IX

ÚLTIMA HAZAÑA EN LONDRES

UN día leí en un periódico el descubrimiento de una falsificación de billetes de Banco y la prisión de los falsificadores y encubridores, entre los cuales se encontraba mi amigo Percy Harrison. Will Tick no aparecía en la lista de los presos.

¿Sería extraño al asunto? ¿O se habría escabullido de las garras de la justicia con arte? Dada su habilidad y su maña, era cosa muy probable.

Unas semanas después iba yo muy envuelto en mi gabán raído, y más envuelto aún en una niebla espesa y rojiza, a casa de mi padre, cuando me encontré a Will Tick hablando con una mujer.

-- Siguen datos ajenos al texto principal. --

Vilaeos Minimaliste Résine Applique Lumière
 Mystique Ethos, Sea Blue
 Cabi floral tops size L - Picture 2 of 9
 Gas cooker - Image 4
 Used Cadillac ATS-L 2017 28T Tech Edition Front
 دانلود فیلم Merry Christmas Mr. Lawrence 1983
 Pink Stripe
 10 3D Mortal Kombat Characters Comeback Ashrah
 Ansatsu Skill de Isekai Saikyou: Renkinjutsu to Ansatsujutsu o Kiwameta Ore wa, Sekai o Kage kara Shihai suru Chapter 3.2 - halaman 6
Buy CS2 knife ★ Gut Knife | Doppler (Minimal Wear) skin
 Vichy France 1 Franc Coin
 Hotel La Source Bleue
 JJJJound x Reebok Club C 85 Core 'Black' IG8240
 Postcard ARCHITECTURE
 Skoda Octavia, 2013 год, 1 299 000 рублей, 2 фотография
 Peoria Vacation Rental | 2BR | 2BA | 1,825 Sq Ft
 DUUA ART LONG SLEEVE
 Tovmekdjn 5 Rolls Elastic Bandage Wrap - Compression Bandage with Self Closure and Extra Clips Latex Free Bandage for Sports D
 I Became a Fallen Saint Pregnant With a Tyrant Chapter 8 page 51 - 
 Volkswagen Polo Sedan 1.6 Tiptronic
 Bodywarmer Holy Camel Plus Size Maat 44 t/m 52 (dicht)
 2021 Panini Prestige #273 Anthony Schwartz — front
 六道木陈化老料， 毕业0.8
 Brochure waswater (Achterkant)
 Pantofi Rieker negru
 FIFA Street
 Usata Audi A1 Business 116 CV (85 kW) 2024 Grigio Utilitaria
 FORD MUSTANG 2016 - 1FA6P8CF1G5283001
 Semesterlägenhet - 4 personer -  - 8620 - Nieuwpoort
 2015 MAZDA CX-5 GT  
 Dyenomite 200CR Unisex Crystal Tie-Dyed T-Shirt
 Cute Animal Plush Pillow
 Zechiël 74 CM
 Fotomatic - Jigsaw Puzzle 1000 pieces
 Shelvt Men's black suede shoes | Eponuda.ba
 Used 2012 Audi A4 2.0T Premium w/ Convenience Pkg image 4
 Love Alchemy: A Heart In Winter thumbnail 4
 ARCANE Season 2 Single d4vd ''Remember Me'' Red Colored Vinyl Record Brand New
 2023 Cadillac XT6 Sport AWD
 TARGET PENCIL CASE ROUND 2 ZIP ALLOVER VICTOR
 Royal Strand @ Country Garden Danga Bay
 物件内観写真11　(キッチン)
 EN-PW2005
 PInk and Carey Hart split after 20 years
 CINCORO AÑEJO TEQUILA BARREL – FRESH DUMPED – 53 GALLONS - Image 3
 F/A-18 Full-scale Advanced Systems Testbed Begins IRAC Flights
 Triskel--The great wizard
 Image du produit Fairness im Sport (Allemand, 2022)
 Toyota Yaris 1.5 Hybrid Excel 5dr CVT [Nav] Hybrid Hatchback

Me paró; le dije claramente que suponía que el instigador de la falsificación por la cual habían prendido a Percy era él; pero Will Tick me demostró, con argumentos, que no era cierta mi sospecha.

Sus razones mitigaron la cólera que sentía en contra suya, y hablamos largamente. Le dije que pensaba marcharme a España.

—¿Tienes dinero? —me preguntó.

—No.

—¿Sabes a quién le podríamos sacar unos cuartos?

—¿A quién?

—A mi padre.

—¿Cómo?

—Tu tío ha dejado en depósito cuarenta libras esterlinas en casa de mi padre para que le compre la biblioteca de un anticuario que ha muerto. Mi padre ha visto la biblioteca y siente tener la necesidad de comprarla para tu tío, porque en esa biblioteca hay algunos libros de valor; pero ha dado su palabra y no se puede volver atrás; perdería un buen parroquiano.

—Entonces no hay nada que hacer.

—Sí, hay mucho que hacer. Mi padre, al menor pretexto que tenga, devuelve con gusto las cuarenta libras esterlinas. Tú vienes conmigo a mi casa, le dices a mi padre que tu tío ha cambiado de parecer, y te entrega las cuarenta libras, que nos las repartiremos.

—No, no. Yo no hago eso.

—Lo haré yo por tu cuenta; pero es necesario que tú te presentes conmigo y recibas el dinero.

Vacilé, porque la cosa me parecía un poco dura, tratándose de un hombre que me había favorecido como mi tío Samuel; pero pensé también: «Si no aprovecho esta ocasión, ¿cuándo se me presentará otra? Hay que decidirse. ¡Adelante!»

Fuimos a casa de Tick, y Will habló a su padre.

El viejo falsificador escuchó largo tiempo sonriendo, moviendo la cabeza en ademán negativo, hasta que se decidió, y sacando de un cajón las cuarenta libras esterlinas me las puso en la mano. Will me empujó a la salida y me dijo:

—¡Venga mi parte!

Le di veinte libras; luego me pidió que le diera otras cinco por la comisión.

—No; no te doy una más.

—Bueno. Eres un roñoso. ¡Adiós!

Con el dinero en el bolsillo y el espíritu lleno de remordimientos un poco cómicos, me fui a los muelles y averigüé que, pocas horas después, al amanecer, salía un paquebote para Burdeos. Como temía la indignación de mi tío Samuel, a quien quizá ya no podría pedir nunca nada en la vida, le escribí una carta desde una taberna contándole la hazaña que habíamos realizado a sus expensas entre Will y yo. Le decía que obraba impulsado por una fuerza mayor. Después escribí otra carta a mi padre despidiéndome de él, y al rayar la mañana bajaba en el barco por el Támesis, camino del Continente.

—Veremos lo que nos reserva el destino —murmuré, mientras me acercaba a la borda, mareado y con la mano aplicada a la boca del estómago.